Rodzice oglądają zdjęcia jakimi dysponuje prokuratura. Zrobiła je jedna z opiekunek, która nie zgadzała się na przywiązywanie dzieci do łóżeczek i krzeseł, czy karmienia ich na siłę. Nie zareagowała od razu, bo bała się, że straci pracę. Ostatecznie przekazała je ojcu jednego z dzieci, a potem policji. Na razie 9 rodziców rozpoznało na zdjęciach swoje dzieci.
Dwie opiekunki zostały przesłuchane w charakterze świadków. To właśnie jedna z nich zrobiła zdjęcia poprzywiązywanych do łóżeczek dzieci.
Zarzuty psychicznego i fizycznego znęcania się nad dziewięciorgiem dzieci usłyszały dwie opiekunki. Kobiety miały pod opieką dzieci w wieku od sześciu miesięcy do trzech lat. Prokuratura dysponuje filmem, który pokazuje, jak znęcały się nad maluchami.
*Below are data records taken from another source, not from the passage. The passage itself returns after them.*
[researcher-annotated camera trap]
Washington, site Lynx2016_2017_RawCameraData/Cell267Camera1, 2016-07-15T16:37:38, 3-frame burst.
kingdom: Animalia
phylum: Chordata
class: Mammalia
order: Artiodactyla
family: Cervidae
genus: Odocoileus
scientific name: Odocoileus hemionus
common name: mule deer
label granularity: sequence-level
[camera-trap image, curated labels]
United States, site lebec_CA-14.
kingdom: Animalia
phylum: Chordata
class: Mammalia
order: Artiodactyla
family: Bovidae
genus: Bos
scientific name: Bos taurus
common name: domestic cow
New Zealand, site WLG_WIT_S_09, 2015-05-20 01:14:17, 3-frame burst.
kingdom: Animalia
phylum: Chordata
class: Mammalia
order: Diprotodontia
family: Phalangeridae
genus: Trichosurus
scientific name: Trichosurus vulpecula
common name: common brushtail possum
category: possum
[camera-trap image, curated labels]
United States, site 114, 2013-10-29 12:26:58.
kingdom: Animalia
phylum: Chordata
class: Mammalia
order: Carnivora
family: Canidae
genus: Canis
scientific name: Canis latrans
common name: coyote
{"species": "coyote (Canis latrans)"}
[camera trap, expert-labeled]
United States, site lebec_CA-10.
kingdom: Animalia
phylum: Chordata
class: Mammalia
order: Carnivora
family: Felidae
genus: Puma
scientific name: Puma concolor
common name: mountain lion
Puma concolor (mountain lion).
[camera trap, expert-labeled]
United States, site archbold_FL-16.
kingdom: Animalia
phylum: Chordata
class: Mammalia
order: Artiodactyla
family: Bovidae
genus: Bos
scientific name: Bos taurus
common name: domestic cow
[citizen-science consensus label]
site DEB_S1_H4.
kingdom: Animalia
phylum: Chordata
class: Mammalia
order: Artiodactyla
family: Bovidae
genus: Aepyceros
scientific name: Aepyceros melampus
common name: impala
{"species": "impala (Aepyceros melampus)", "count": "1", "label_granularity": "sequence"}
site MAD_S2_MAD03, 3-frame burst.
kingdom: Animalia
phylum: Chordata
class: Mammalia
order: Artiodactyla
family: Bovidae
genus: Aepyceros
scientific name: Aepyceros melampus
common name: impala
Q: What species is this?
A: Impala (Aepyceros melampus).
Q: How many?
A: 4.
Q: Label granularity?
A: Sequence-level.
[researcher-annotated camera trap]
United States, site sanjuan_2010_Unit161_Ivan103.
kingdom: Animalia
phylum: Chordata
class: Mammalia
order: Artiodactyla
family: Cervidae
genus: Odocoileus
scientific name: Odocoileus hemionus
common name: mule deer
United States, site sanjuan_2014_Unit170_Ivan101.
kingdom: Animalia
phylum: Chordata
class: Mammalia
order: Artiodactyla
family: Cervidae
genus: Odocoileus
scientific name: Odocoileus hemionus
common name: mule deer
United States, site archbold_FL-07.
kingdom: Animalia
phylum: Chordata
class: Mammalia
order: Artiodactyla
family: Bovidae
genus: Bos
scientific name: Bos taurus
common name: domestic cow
Według śledczych, opiekunki miały m.in. krępować dzieci becikiem i pieluszkami, tak aby nie mogły się ruszać. Kładły również dzieci w łóżeczka bez materacy bezpośrednio na szczebelkach oraz na siłę karmiły - powiedziała rzeczniczka wrocławskiej prokuratury okręgowej Małgorzata Klaus.
Lista uchybień, których dopuściły się opiekunki, jest długa. Do żadnego z nich kobiety z prywatnego punktu żłobkowego jednak się nie przyznają.